━━━ Excerpted passage

Once again, I’m turning the floor over to Mary Schaefle, our resident non-profit number cruncher…
If you’ve been following the financial posts, you know the previous posts focused on income – endowment and investments in Part I, and ticket sales and fundraising in Part II. It’s time to take a look at Minnesota Orchestra’s spending habits, or expenses. We’ll be able to review detail in some areas but will more often be looking at expenses grouped into categories.
The Big Picture – What Got Cut?
The nonprofit tax forms (990, available via Guidestar.org) categorize costs, allowing us to see what increased or decreased between 2009 and 2011. The single largest drop, $966,802, was in travel (Part IX, p10). 36% of costs cut by Orchestra management were the result of the calendar and lack of an international tour.
The second largest decrease is “other fees for service” at $742,701. Fees for service are payments to any organization or individual providing a service to the Orchestra, for example legal or audit fees. The “other” subset includes payments to a guest artist, to a soloists’ management company, and to the architect and project management company for the Hall renovation.
We can look at “other fees for service” in a different section of the 990 where the highest paid contractors (Part VII, p8) are listed. The types of organizations shifted from 2009 with more than half of the contracts paying guest artists to 2011 when 4 of 5 were related to Hall renovation and capital campaign contracts. From my point of view, what’s important about this shift is the decrease in guest artist fees. I’ve thoroughly enjoyed seeing Orchestra musicians as soloists, but I don’t know if or how the star power factor – or lack thereof – impacts ticket sales.
Going back to line items with the largest cuts, advertising and marketing came in third with a decrease of $579,655. We know management cut the number of concerts (see Part II), but I’m not sure that would have a proportional impact on advertising. You still have to print a season brochure, advertise concerts and so on. It could be a shift to online promotions versus paper. It could also be more obvious – a decrease in the volume of advertising.

━━━━━━

• Stated goal a
Count the lines in the records that contain the string "measurable", treating case as significant, and reply with only that number.

━━━ Listed entries

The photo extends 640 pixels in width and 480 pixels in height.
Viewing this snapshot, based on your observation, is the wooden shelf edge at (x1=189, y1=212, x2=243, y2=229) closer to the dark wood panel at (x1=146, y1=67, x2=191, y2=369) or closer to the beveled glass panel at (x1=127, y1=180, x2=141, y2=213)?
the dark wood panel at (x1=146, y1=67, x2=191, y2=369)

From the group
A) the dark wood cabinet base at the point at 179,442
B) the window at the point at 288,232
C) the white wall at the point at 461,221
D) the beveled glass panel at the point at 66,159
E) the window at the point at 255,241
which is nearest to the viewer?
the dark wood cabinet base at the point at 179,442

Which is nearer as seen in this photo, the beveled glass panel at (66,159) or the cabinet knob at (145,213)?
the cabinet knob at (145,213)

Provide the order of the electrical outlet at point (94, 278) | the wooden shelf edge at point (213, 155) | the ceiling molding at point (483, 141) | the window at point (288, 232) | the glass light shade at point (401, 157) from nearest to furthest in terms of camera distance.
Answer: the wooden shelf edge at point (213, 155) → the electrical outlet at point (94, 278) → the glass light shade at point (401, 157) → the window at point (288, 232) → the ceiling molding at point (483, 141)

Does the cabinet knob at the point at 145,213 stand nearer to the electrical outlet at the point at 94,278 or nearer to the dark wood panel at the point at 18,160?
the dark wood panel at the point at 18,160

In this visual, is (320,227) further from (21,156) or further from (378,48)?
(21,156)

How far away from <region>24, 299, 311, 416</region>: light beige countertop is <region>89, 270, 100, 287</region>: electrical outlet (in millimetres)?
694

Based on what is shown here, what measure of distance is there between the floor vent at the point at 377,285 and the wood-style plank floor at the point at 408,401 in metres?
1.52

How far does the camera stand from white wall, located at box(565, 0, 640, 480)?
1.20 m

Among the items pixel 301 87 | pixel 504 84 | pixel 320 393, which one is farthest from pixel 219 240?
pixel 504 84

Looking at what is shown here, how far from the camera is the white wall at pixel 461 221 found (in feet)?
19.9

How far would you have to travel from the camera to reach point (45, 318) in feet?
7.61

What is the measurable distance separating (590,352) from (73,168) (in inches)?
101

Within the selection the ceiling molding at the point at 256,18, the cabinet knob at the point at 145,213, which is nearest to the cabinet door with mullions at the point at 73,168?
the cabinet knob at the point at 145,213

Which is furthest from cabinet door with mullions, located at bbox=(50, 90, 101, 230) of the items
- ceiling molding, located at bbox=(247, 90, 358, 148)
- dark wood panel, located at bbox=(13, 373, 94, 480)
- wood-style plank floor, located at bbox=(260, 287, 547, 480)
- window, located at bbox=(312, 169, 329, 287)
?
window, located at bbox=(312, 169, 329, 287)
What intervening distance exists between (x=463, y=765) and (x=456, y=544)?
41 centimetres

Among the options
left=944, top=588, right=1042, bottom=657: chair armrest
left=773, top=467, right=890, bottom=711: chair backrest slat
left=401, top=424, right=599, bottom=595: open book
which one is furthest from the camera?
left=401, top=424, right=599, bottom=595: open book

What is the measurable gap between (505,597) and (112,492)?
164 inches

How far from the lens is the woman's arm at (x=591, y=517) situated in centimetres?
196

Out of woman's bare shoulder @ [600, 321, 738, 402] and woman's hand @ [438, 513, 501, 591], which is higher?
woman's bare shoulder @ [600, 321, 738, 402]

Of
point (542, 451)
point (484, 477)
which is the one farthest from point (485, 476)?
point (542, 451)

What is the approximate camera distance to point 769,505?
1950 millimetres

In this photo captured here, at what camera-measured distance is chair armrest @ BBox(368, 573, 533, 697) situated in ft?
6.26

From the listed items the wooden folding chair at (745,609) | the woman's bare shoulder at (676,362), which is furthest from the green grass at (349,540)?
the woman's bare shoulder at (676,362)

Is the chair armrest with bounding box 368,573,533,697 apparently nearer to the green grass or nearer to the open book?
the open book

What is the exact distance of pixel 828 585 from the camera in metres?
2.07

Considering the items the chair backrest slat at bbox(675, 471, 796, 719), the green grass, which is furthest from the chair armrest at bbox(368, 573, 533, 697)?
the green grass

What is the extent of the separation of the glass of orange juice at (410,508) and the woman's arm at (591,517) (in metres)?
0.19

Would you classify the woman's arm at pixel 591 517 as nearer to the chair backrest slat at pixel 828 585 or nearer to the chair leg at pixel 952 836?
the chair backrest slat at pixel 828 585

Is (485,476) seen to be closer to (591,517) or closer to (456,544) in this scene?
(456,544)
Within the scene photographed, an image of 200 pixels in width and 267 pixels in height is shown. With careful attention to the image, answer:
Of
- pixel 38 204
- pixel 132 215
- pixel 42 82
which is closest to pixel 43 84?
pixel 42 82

━━━━━━

• Stated goal b
In the post on the Minnesota Orchestra's expenses, which cost category had the single largest drop between 2009 and 2011?

• Written response a
2

• Written response b
Travel, which fell by $966,802.